A conselheira federal do CFM (Conselho Federal de Medicina) Rosylane Nascimento das Mercês Rocha disse que o órgão não vai mudar o parecer sobre a autonomia do médico para receitar o medicamento que achar necessário contra a Covid-19.
Segundo ela, os médicos são livres para receitar os medicamentos do "kit Covid" para o chamado tratamento precoce, se acharem necessário e com o consentimento do paciente. Remédios como cloroquina e ivermectina, que costumam fazer parte desse rol, já se mostraram ineficazes contra a doença.
A declaração foi dada em audiência pública nesta quinta-feira (4) na Comissão de Fiscalização Financeira e Controle, que ocorreu na Câmara dos Deputados.
"Sobre a medicação que está sendo prescrita, se o paciente concorda e ele [médico] se sente seguro em fazer essas prescrições, ele também está sendo protegido pelo parecer. O parecer não recomenda nenhum tipo de prescrição, nem de cloroquina nem de hidroxicloroquina nem de outra medicação", disse.
"O que nós precisamos é ter mais humildade e aguardar mais estudos. As pessoas que são contrárias a determinadas terapêuticas só leem os artigos contrários. Aquelas que são favoráveis só leem, muitas vezes, os artigos que são favoráveis. A crítica, o raciocínio, a propriedade da ciência, da verdade não tem. O que a gente precisa é ter cautela, aguardar os estudos, orientar os médicos e respeitar a autonomia dos médicos e dos pacientes", continuou.
Rocha ressaltou que somente os conselho regionais de medicina e o Conselho Federal de Medicina podem dizer o que é ético e o que não é ético, não são grupos de médicos.
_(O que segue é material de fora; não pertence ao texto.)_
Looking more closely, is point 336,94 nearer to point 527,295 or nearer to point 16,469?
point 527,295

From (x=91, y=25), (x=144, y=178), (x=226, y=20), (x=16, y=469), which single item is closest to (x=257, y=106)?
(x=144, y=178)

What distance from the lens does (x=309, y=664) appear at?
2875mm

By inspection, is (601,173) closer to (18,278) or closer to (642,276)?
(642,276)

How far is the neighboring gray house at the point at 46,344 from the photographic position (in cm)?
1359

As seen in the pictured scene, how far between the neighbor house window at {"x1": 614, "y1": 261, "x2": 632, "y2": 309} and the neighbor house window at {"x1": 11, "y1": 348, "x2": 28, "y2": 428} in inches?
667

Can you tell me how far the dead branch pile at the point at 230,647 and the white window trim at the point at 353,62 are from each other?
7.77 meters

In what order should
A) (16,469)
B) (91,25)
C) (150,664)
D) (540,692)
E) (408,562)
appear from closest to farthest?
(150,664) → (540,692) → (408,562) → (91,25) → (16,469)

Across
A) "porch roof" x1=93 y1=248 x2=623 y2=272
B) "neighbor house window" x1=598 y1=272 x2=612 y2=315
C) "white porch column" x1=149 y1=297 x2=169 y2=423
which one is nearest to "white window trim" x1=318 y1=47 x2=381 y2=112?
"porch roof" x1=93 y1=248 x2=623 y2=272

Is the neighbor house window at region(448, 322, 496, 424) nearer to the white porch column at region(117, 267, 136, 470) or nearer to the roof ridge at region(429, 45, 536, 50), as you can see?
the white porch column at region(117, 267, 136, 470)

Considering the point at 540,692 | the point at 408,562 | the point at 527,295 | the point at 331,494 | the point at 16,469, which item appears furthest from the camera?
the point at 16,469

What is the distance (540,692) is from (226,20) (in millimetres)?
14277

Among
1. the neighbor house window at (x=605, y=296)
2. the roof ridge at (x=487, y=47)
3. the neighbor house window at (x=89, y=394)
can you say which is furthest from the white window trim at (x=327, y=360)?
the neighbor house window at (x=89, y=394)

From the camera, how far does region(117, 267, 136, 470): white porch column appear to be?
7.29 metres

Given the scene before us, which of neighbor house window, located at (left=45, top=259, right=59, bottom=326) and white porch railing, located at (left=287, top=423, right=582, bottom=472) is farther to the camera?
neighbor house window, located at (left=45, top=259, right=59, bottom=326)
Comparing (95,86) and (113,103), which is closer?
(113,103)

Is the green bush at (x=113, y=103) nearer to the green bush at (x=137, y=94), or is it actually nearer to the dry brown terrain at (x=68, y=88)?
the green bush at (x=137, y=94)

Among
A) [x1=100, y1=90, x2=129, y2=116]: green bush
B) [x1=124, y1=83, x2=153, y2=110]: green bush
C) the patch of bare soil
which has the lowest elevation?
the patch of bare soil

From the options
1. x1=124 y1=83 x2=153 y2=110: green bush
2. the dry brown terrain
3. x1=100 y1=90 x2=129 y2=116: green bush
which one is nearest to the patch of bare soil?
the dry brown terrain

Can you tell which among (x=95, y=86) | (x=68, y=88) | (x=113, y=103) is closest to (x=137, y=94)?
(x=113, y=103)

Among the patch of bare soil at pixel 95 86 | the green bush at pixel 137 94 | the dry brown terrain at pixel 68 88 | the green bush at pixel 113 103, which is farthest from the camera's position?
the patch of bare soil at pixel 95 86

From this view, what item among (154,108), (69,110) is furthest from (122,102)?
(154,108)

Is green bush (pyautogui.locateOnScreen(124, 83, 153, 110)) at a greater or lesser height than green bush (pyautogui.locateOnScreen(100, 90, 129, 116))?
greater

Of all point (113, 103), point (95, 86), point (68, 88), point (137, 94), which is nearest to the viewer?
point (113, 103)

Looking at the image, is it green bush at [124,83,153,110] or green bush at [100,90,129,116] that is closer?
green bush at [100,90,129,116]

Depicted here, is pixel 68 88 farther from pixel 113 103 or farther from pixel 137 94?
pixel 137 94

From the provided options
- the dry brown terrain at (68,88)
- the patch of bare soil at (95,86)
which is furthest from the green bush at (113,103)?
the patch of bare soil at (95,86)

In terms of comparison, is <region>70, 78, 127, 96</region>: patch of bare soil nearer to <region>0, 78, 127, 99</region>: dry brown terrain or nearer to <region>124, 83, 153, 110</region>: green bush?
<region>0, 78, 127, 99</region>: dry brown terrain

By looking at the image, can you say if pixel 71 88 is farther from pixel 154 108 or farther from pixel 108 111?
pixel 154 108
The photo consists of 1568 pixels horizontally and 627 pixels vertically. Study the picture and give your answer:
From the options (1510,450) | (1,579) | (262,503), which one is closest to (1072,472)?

A fala foi uma resposta a declaração da médica Ceuci de Lima Xavier Nunes, representante da Associação Brasileira de Médicas e Médicos pela Democracia, que fez duras críticas ao posicionamento do CFM.
Nunes chamou de "desserviço" a decisão do conselho de não mudar o posicionamento depois de quase dois anos do início da pandemia da Covid-19. Para ela, a autonomia do médico tem limite, e o parecer induz à prescrição de medicamentos comprovadamente ineficazes.
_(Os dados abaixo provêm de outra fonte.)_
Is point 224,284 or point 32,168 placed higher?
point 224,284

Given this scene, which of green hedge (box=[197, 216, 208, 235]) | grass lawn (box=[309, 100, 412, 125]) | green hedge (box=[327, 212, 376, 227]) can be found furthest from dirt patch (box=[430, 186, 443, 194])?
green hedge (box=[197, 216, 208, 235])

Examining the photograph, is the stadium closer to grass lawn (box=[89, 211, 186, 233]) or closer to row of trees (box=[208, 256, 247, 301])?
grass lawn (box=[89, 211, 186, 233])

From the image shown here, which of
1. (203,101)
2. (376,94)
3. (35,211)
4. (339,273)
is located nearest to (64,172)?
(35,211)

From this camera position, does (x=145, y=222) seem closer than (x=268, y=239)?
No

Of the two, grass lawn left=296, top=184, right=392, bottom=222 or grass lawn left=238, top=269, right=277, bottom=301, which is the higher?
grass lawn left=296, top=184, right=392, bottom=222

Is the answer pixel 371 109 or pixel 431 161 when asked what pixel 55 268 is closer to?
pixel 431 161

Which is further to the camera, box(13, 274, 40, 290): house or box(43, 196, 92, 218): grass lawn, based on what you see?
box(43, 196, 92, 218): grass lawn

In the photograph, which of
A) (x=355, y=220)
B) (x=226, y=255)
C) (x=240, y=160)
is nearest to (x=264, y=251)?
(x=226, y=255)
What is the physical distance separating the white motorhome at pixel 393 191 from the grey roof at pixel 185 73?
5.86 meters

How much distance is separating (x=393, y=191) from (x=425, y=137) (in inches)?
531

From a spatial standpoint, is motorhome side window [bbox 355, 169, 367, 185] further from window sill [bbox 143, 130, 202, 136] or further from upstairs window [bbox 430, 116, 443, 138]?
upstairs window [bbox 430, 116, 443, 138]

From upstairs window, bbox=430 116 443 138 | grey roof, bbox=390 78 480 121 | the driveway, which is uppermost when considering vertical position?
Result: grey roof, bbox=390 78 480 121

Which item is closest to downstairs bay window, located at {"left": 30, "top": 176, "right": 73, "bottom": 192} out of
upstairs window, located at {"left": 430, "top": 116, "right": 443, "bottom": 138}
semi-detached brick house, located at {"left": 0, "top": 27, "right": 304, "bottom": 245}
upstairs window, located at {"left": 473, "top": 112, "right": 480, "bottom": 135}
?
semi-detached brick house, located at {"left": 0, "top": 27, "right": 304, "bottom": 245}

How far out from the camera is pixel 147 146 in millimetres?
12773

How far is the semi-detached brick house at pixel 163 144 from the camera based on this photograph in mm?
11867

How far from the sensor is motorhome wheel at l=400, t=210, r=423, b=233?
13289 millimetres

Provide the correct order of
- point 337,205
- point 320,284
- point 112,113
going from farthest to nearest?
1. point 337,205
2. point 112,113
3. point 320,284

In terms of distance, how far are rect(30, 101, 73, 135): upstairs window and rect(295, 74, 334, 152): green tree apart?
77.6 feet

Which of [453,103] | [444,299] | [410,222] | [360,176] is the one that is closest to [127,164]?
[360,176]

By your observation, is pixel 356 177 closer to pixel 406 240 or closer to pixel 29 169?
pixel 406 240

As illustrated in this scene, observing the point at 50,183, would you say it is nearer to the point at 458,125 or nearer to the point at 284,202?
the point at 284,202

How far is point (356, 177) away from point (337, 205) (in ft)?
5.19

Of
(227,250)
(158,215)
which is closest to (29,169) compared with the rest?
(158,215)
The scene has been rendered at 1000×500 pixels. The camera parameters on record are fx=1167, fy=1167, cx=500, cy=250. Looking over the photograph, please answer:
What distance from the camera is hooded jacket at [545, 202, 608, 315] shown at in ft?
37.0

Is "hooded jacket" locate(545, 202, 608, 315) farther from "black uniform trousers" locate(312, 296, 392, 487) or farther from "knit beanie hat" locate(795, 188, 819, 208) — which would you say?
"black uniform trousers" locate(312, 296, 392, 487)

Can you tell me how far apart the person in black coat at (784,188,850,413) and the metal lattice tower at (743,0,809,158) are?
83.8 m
"Eu acho que o CFM fez um grande desserviço ao Brasil e aos médicos com essa nota, causou perplexidade, inclusive. É incrível que a gente tenha sociedades médicas ligadas à doença como Sociedade Brasileira de Infectologia, Sociedade Brasileira de Pneumologia, Amib [Associação de Medicina Intensiva Brasileira], Sociedade Brasileira de Pediatria se posicionando contra a utilização dessas medicações e o CFM mantém mais de um ano e meio depois a mesma nota", disse.
Ela lembrou a última votação da Conitec (Comissão Nacional de Incorporação de Tecnologia no SUS), dizendo que há um alinhamento da entidade com o governo e o negacionismo. Das entidades, o CFM foi contrário ao relatório que não recomenda o "kit Covid" para pacientes com suspeita ou diagnóstico de Covid-19, em tratamento ambulatorial.
O posicionamento do CFM também foi criticado pelo deputado Jorge Solla (PT-BA), que comandava a audiência pública. Ele chegou a propor uma nova audiência para discutir até onde vai a autonomia médica.
Segundo ele, a audiência desta quinta (4) foi convocada após uma fala do presidente Jair Bolsonaro (sem partido) na ONU (Organização das Nações Unidas), em setembro.
Na ocasião, o presidente disse que a recomendação do CFM teria servido de fundamento técnico para a adoção do "tratamento precoce" como uma política pública no enfrentamento à pandemia de Covid-19.
"Desde o início da pandemia, apoiamos a autonomia do médico na busca do tratamento precoce, seguindo recomendação do nosso Conselho Federal de Medicina. Eu mesmo fui um desses que fez tratamento inicial", afirmou o presidente na ocasião.
Rocha aproveitou para dizer que desconhece a fala e o contexto, sendo que os informativos do conselho são direcionados a médicos. Outros profissionais não devem seguir as normativas. "Até onde me consta o presidente da República não é médico", disse.